The request: Write out every item again, replacing "brown muddy water" with "murky river water" and leaving everything else unchanged. Omit the pictures.
>> Start
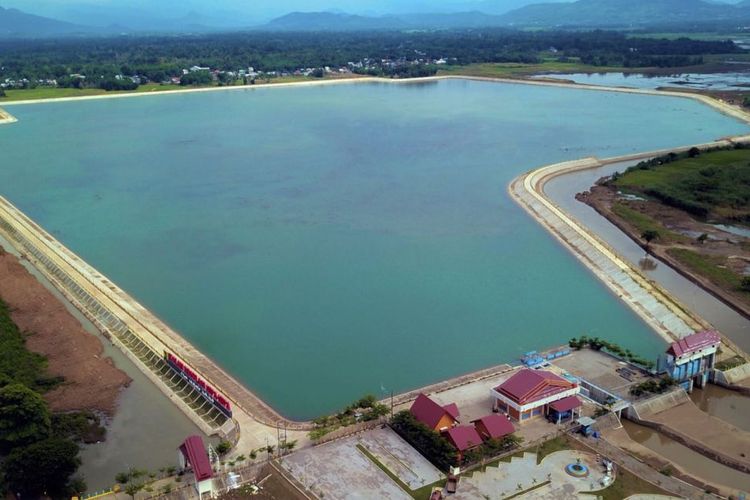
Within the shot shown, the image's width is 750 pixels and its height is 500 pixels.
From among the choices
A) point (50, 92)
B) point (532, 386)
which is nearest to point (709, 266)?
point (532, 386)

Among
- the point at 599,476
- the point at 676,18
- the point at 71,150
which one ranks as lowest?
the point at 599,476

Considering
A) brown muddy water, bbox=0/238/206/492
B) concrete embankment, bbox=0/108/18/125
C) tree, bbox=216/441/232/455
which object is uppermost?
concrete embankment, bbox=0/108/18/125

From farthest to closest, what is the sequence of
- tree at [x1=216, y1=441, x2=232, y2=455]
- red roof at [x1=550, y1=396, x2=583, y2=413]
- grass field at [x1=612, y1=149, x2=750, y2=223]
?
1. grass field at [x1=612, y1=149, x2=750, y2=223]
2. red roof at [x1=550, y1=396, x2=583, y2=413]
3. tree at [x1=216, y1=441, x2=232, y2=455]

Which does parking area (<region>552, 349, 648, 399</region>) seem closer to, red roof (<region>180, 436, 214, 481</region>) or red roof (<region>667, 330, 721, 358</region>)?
>> End
Exercise answer:
Within the shot shown, the image's width is 750 pixels and its height is 500 pixels.
From among the choices
A) point (50, 92)
B) point (532, 386)
which is nearest to point (709, 266)?
point (532, 386)

Among
- the point at 599,476
- the point at 676,18
- the point at 71,150
which one ranks as lowest?
the point at 599,476

Considering
A) murky river water, bbox=0/238/206/492
B) concrete embankment, bbox=0/108/18/125
C) tree, bbox=216/441/232/455
which object is uppermost?
concrete embankment, bbox=0/108/18/125

From farthest to closest, what is the sequence of
- tree at [x1=216, y1=441, x2=232, y2=455]
- red roof at [x1=550, y1=396, x2=583, y2=413]
- grass field at [x1=612, y1=149, x2=750, y2=223]
?
1. grass field at [x1=612, y1=149, x2=750, y2=223]
2. red roof at [x1=550, y1=396, x2=583, y2=413]
3. tree at [x1=216, y1=441, x2=232, y2=455]

Which does parking area (<region>552, 349, 648, 399</region>) seem closer to, red roof (<region>180, 436, 214, 481</region>) or red roof (<region>667, 330, 721, 358</region>)?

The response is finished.